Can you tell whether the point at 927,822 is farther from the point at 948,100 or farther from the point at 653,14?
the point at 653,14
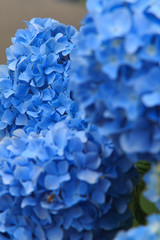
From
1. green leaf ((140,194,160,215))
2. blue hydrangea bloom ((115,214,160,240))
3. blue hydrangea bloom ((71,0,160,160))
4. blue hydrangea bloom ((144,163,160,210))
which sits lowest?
green leaf ((140,194,160,215))

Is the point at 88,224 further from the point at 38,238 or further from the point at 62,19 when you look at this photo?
the point at 62,19

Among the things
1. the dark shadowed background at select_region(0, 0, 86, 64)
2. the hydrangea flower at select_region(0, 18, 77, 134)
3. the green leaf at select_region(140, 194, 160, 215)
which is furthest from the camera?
the dark shadowed background at select_region(0, 0, 86, 64)

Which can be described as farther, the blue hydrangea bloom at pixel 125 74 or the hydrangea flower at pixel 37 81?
the hydrangea flower at pixel 37 81

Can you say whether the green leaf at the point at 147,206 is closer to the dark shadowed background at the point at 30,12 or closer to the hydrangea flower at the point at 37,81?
the hydrangea flower at the point at 37,81

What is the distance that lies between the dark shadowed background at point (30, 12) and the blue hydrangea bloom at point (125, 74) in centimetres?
233

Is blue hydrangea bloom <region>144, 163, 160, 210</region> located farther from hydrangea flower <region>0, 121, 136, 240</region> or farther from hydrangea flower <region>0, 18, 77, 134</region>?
hydrangea flower <region>0, 18, 77, 134</region>

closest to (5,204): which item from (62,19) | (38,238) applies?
(38,238)

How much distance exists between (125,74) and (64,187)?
0.54ft

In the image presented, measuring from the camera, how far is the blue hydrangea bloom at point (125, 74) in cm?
42

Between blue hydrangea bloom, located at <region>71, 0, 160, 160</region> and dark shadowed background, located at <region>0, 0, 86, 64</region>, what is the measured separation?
233 cm

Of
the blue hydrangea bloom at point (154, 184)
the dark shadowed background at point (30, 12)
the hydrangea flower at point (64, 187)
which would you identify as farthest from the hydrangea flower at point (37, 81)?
the dark shadowed background at point (30, 12)

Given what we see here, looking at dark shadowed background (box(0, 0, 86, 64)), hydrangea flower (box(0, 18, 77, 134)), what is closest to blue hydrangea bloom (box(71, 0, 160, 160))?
hydrangea flower (box(0, 18, 77, 134))

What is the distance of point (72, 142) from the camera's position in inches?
20.6

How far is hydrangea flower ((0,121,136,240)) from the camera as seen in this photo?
0.51m
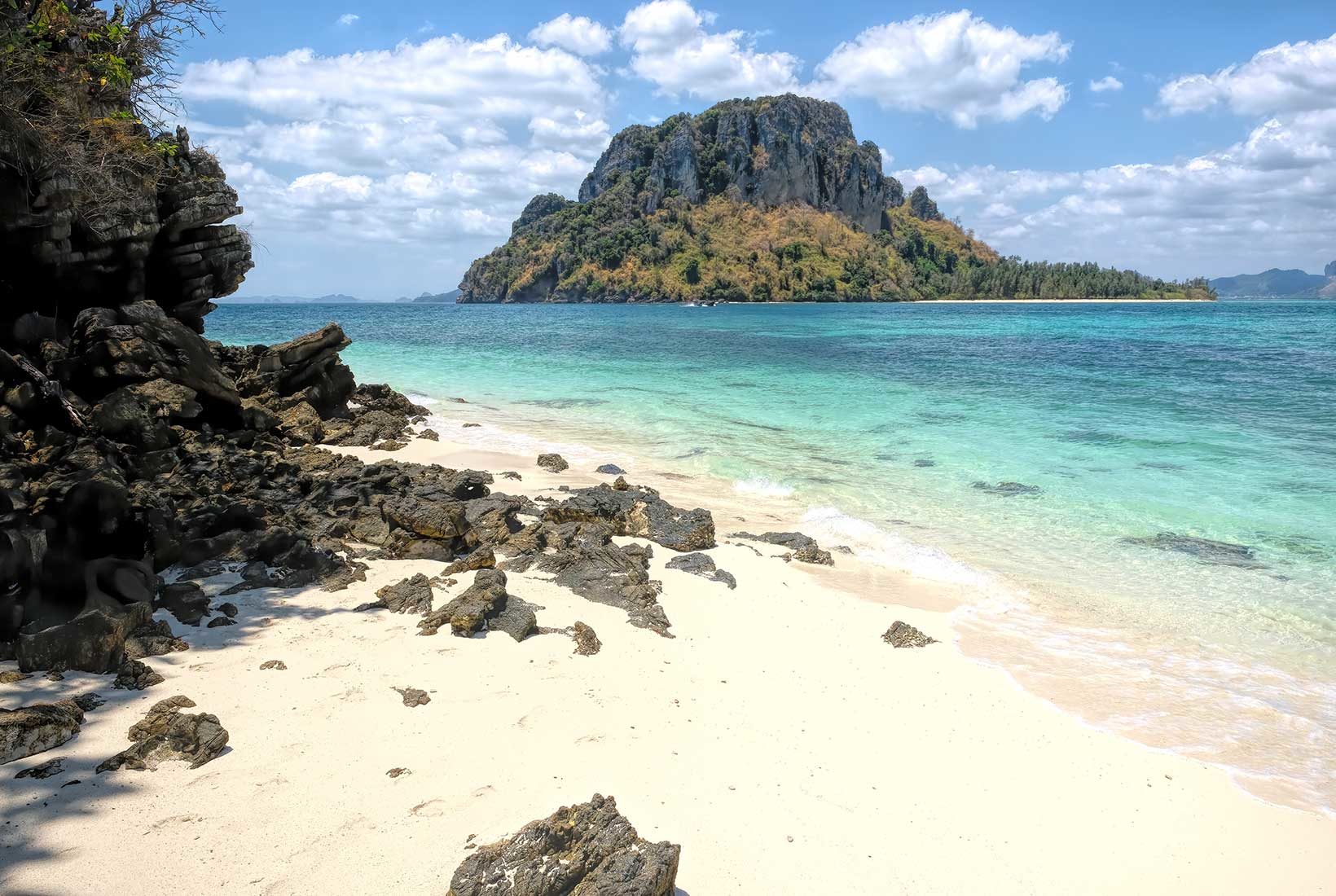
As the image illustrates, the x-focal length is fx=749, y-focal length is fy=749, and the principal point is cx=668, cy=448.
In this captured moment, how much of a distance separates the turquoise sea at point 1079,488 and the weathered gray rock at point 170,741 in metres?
6.28

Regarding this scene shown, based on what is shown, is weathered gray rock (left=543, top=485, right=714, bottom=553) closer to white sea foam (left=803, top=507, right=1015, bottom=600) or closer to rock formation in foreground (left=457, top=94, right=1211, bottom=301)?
white sea foam (left=803, top=507, right=1015, bottom=600)

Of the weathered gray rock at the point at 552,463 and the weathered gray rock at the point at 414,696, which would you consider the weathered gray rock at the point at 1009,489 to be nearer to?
the weathered gray rock at the point at 552,463

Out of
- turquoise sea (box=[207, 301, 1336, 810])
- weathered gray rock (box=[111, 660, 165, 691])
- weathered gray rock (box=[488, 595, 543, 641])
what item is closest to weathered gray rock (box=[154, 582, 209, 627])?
weathered gray rock (box=[111, 660, 165, 691])

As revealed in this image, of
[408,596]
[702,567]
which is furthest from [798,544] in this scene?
[408,596]

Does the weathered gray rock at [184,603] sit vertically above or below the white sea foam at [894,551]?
above

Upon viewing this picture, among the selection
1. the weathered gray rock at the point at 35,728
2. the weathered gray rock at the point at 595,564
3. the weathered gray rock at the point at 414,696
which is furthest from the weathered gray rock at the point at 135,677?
the weathered gray rock at the point at 595,564

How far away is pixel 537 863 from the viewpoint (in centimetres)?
353

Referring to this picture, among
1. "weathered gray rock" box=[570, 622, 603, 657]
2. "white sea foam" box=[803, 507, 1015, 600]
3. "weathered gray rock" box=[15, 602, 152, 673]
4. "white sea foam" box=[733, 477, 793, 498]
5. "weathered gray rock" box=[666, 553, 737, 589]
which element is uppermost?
"weathered gray rock" box=[15, 602, 152, 673]

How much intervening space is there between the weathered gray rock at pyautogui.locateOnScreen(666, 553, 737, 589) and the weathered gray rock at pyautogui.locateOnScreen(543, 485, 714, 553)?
14.6 inches

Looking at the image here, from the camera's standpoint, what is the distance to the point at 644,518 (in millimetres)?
9664

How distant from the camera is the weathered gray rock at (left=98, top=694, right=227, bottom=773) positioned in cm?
432

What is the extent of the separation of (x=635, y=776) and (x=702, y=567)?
404 centimetres

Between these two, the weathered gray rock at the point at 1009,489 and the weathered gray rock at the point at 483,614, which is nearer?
the weathered gray rock at the point at 483,614

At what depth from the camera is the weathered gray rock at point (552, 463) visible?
13445 mm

────────────────────

EXERCISE PROMPT >>
Repeat all the records above exactly, leaving out any pictures.

EXERCISE ANSWER >>
Can you tell whether the point at 927,822 is farther from the point at 948,100 or farther from the point at 653,14?
the point at 653,14
From
1. green leaf ((140,194,160,215))
2. blue hydrangea bloom ((115,214,160,240))
3. blue hydrangea bloom ((71,0,160,160))
4. blue hydrangea bloom ((144,163,160,210))
which sits lowest?
green leaf ((140,194,160,215))

Is the point at 88,224 further from the point at 38,238 or further from the point at 62,19 when you look at this photo?
the point at 62,19

Among the things
1. the dark shadowed background at select_region(0, 0, 86, 64)
2. the hydrangea flower at select_region(0, 18, 77, 134)
3. the green leaf at select_region(140, 194, 160, 215)
which is furthest from the camera?
the dark shadowed background at select_region(0, 0, 86, 64)

Which can be described as farther, the blue hydrangea bloom at pixel 125 74 or the hydrangea flower at pixel 37 81?
the hydrangea flower at pixel 37 81

Can you say whether the green leaf at the point at 147,206 is closer to the dark shadowed background at the point at 30,12 or closer to the hydrangea flower at the point at 37,81?
the hydrangea flower at the point at 37,81

What is the distance that lies between the dark shadowed background at point (30, 12) and the blue hydrangea bloom at point (125, 74) in centimetres?
233

Is blue hydrangea bloom <region>144, 163, 160, 210</region> located farther from hydrangea flower <region>0, 121, 136, 240</region> or farther from hydrangea flower <region>0, 18, 77, 134</region>?
hydrangea flower <region>0, 18, 77, 134</region>

closest to (5,204): which item from (62,19) | (38,238) applies?
(38,238)

How much distance exists between (125,74) and (64,187)?
0.54ft

In the image presented, measuring from the camera, how far is the blue hydrangea bloom at point (125, 74) in cm?
42

Between blue hydrangea bloom, located at <region>71, 0, 160, 160</region> and dark shadowed background, located at <region>0, 0, 86, 64</region>, what is the measured separation?
233 cm

Of
the blue hydrangea bloom at point (154, 184)
the dark shadowed background at point (30, 12)
the hydrangea flower at point (64, 187)
which would you identify as farthest from the hydrangea flower at point (37, 81)?
the dark shadowed background at point (30, 12)

Given what we see here, looking at dark shadowed background (box(0, 0, 86, 64)), hydrangea flower (box(0, 18, 77, 134)), what is closest to blue hydrangea bloom (box(71, 0, 160, 160))?
hydrangea flower (box(0, 18, 77, 134))

What is the distance of point (72, 142) from the camera's position in inches?
20.6

How far is hydrangea flower ((0,121,136,240)) from the camera as seen in this photo?
0.51m
As the image illustrates, the x-focal length is fx=749, y-focal length is fy=749, and the principal point is cx=668, cy=448.
In this captured moment, how much of a distance separates the turquoise sea at point 1079,488 and the weathered gray rock at point 170,741 in metres?
6.28

Regarding this scene shown, based on what is shown, is weathered gray rock (left=543, top=485, right=714, bottom=553) closer to white sea foam (left=803, top=507, right=1015, bottom=600) or closer to rock formation in foreground (left=457, top=94, right=1211, bottom=301)?
white sea foam (left=803, top=507, right=1015, bottom=600)

Of the weathered gray rock at the point at 552,463 and the weathered gray rock at the point at 414,696, which would you consider the weathered gray rock at the point at 1009,489 to be nearer to?
the weathered gray rock at the point at 552,463

Out of
- turquoise sea (box=[207, 301, 1336, 810])
- weathered gray rock (box=[111, 660, 165, 691])
- weathered gray rock (box=[488, 595, 543, 641])
what item is closest to weathered gray rock (box=[154, 582, 209, 627])?
weathered gray rock (box=[111, 660, 165, 691])

As revealed in this image, of
[408,596]
[702,567]
which is furthest from [798,544] in this scene?
[408,596]

Does the weathered gray rock at [184,603] sit vertically above or below the white sea foam at [894,551]?
above

Upon viewing this picture, among the selection
1. the weathered gray rock at the point at 35,728
2. the weathered gray rock at the point at 595,564
3. the weathered gray rock at the point at 414,696
which is furthest from the weathered gray rock at the point at 135,677?
the weathered gray rock at the point at 595,564

How far away is pixel 537 863 from the viewpoint (in centimetres)?
353

Referring to this picture, among
1. "weathered gray rock" box=[570, 622, 603, 657]
2. "white sea foam" box=[803, 507, 1015, 600]
3. "weathered gray rock" box=[15, 602, 152, 673]
4. "white sea foam" box=[733, 477, 793, 498]
5. "weathered gray rock" box=[666, 553, 737, 589]
which element is uppermost?
"weathered gray rock" box=[15, 602, 152, 673]

How much intervening space is there between the weathered gray rock at pyautogui.locateOnScreen(666, 553, 737, 589) and the weathered gray rock at pyautogui.locateOnScreen(543, 485, 714, 553)?
14.6 inches

Looking at the image here, from the camera's standpoint, what is the distance to the point at 644,518 (in millimetres)?
9664

How distant from the camera is the weathered gray rock at (left=98, top=694, right=227, bottom=773) positioned in cm?
432

What is the extent of the separation of (x=635, y=776) and (x=702, y=567)?
404 centimetres

Between these two, the weathered gray rock at the point at 1009,489 and the weathered gray rock at the point at 483,614, which is nearer?
the weathered gray rock at the point at 483,614

At what depth from the camera is the weathered gray rock at point (552, 463) visible?
13445 mm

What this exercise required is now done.